But Arduino is just C++. Nothing prevents us from separating out the application logic and making it hardware-independent so it can also execute on our host. The easiest method is to put the code into a .hpp, and then include that in our sketch and any host-only tools we have.

#include "./hangdrum.hpp"

This lets us use all the regular C++ tools and practices for testing and validating code, without needing access to the hardware. Automated unit- and integration-testing, fuzz-testing, mutation testing, dynamic analysis like Valgrind, using a continious integration services like Travis CI. In a project with custom hardware, it lets you develop most parts of the software before the hardware is finalized, potentially saving a lot of time.

I like to express the entire application logic of the firmware as a pure function which takes Input and current State, and returns the new State. This formulation lets us know exactly what may affect the system – no hidden dependencies or state.

State
calculateState(const State &previous, const Input &input, const Config &config) {
  State next = previous;
  next.time = input.time;

  for (unsigned int i=0; i<N_PADS; i++) {
    next.pads[i] = calculateStatePad(previous.pads[i], input.values[i], config.pads[i], config);
  }
  calculateMidiMessages(next, config, next.messages);
  return next;
}

Because all the inputs and outputs of the functions are plain-old-data, we can safely and meaningfully serialize and deserialize them.
To get better visibility into the internals of the system and help our understanding, we also store intermediate values:

PadState
calculateStatePad(const PadState &previous, const PadInput input,
                  const PadConfig &config, const Config &appConfig) {
...

= Information supplied =
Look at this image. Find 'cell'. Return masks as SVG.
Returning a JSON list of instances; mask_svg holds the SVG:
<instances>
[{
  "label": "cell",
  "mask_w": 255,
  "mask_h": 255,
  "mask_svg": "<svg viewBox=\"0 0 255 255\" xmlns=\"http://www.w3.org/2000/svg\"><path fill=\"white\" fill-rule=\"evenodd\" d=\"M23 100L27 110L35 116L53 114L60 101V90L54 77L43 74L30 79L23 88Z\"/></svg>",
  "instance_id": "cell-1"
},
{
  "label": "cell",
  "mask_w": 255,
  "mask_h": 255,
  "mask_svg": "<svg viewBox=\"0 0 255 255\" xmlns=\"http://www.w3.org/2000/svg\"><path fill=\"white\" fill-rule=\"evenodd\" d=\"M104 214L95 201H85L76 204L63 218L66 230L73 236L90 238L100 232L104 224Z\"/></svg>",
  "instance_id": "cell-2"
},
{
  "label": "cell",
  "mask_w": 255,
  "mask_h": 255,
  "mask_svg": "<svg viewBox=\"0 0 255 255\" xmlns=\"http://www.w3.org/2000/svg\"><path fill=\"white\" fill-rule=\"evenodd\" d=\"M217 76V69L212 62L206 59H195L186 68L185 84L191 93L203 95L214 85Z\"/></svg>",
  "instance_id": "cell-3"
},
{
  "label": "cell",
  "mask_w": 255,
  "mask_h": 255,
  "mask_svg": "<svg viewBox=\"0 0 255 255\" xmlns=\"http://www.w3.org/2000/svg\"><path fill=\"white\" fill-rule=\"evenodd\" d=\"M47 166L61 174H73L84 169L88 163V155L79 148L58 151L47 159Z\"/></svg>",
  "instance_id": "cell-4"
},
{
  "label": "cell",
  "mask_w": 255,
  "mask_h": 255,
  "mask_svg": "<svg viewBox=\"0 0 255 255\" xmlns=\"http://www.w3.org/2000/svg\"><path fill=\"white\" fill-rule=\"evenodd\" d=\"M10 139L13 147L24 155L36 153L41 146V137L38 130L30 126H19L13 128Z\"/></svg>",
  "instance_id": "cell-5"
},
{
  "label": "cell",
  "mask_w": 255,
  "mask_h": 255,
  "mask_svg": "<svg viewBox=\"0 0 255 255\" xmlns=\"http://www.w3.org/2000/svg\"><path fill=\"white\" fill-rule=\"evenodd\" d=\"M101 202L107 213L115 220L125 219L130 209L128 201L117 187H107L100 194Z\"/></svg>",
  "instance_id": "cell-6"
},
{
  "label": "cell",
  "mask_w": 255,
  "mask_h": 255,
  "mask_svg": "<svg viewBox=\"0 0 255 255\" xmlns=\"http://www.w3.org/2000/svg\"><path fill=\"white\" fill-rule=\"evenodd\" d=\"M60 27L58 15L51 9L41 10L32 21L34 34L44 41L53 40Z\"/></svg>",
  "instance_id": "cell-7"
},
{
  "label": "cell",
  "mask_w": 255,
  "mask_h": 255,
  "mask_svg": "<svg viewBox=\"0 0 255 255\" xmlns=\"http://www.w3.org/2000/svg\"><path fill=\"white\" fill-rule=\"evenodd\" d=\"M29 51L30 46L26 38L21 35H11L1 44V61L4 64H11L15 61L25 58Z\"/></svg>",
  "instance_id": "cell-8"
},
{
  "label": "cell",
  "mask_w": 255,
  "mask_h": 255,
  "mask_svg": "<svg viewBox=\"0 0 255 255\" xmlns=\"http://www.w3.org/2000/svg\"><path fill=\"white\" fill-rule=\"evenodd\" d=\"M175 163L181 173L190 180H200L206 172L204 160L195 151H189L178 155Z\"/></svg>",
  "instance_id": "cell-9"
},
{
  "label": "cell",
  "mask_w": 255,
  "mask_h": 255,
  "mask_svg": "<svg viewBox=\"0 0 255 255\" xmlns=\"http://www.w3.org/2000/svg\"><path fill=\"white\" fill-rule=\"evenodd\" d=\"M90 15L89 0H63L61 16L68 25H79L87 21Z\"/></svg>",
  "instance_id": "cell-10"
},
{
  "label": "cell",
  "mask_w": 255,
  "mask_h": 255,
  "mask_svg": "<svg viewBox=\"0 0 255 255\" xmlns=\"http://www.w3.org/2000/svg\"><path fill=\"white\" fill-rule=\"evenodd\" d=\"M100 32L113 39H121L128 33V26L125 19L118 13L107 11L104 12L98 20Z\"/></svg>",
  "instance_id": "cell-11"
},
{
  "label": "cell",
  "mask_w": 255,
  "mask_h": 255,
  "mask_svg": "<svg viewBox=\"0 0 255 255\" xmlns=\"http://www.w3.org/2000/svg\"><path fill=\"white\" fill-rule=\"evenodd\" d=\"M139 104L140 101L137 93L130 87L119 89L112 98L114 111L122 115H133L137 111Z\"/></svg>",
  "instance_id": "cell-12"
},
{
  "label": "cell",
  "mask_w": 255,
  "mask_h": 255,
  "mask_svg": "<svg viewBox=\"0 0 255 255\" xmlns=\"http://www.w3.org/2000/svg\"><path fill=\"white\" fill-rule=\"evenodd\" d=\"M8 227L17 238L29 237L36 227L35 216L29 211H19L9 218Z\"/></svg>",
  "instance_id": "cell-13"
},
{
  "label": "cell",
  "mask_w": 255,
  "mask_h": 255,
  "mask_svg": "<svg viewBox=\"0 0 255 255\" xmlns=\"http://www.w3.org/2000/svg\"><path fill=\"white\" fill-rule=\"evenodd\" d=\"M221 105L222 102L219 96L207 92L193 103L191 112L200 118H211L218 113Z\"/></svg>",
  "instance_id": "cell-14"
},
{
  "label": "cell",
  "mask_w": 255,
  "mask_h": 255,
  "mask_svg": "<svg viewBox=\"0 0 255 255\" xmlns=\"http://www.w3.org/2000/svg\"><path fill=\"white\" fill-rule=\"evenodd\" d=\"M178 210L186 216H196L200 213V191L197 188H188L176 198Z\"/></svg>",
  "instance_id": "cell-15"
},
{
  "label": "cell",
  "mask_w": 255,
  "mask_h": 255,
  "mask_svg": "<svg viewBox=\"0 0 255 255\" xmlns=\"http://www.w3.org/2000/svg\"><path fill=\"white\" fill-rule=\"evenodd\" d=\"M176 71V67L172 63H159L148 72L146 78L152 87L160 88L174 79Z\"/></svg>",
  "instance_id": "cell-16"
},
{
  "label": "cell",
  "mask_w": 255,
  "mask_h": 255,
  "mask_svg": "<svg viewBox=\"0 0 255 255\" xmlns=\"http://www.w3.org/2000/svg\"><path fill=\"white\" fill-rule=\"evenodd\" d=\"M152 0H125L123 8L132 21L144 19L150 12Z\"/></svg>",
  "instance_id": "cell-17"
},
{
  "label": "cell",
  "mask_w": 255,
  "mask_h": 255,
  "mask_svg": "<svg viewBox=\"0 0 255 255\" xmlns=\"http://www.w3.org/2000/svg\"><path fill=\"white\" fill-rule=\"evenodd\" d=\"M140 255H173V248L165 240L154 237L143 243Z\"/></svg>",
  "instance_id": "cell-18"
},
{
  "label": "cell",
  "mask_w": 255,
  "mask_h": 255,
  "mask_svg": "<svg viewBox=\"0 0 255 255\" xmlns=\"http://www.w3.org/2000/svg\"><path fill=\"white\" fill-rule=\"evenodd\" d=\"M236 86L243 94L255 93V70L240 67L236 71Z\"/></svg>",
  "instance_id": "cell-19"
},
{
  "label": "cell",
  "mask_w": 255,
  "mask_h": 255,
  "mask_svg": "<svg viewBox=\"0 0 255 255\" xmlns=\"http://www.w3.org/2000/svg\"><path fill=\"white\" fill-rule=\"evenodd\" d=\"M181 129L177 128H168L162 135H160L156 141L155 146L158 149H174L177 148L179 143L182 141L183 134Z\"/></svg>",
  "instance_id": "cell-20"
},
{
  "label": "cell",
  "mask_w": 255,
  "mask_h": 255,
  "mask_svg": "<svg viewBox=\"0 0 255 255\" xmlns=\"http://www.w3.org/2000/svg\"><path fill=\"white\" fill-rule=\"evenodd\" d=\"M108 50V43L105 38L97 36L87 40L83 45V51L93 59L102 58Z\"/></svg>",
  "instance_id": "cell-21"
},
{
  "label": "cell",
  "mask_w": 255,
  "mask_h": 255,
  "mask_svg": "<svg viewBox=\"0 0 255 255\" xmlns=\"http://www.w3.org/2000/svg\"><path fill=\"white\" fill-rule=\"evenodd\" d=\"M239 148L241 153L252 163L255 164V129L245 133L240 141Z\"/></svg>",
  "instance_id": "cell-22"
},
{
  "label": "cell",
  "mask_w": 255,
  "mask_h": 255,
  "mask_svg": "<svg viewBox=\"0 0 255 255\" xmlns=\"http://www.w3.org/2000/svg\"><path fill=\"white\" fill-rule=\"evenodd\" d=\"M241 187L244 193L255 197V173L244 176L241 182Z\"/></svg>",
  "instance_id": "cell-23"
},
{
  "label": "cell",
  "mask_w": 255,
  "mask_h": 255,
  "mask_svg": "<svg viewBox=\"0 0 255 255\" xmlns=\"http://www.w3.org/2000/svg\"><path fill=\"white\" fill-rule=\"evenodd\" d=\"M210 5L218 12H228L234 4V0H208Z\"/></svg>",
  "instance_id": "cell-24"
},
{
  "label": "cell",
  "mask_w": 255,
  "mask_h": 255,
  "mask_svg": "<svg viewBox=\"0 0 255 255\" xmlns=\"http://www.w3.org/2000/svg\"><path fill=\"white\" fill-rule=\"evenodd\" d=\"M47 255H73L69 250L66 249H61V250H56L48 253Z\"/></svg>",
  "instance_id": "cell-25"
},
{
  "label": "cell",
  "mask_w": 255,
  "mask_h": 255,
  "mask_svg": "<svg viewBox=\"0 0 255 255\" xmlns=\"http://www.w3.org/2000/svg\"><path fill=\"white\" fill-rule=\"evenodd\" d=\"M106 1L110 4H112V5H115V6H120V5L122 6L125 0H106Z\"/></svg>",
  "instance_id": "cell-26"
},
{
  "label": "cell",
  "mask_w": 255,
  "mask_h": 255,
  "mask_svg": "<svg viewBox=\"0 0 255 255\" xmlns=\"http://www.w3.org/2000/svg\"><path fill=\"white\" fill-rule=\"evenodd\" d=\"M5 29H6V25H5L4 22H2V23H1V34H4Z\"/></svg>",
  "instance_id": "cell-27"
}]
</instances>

= Given problem =
Copy out the whole text on making Arduino code hardware-independent, word for word.

= Solution for this problem =
But Arduino is just C++. Nothing prevents us from separating out the application logic and making it hardware-independent so it can also execute on our host. The easiest method is to put the code into a .hpp, and then include that in our sketch and any host-only tools we have.

#include "./hangdrum.hpp"

This lets us use all the regular C++ tools and practices for testing and validating code, without needing access to the hardware. Automated unit- and integration-testing, fuzz-testing, mutation testing, dynamic analysis like Valgrind, using a continious integration services like Travis CI. In a project with custom hardware, it lets you develop most parts of the software before the hardware is finalized, potentially saving a lot of time.

I like to express the entire application logic of the firmware as a pure function which takes Input and current State, and returns the new State. This formulation lets us know exactly what may affect the system – no hidden dependencies or state.

State
calculateState(const State &previous, const Input &input, const Config &config) {
  State next = previous;
  next.time = input.time;

  for (unsigned int i=0; i<N_PADS; i++) {
    next.pads[i] = calculateStatePad(previous.pads[i], input.values[i], config.pads[i], config);
  }
  calculateMidiMessages(next, config, next.messages);
  return next;
}

Because all the inputs and outputs of the functions are plain-old-data, we can safely and meaningfully serialize and deserialize them.
To get better visibility into the internals of the system and help our understanding, we also store intermediate values:

PadState
calculateStatePad(const PadState &previous, const PadInput input,
                  const PadConfig &config, const Config &appConfig) {
...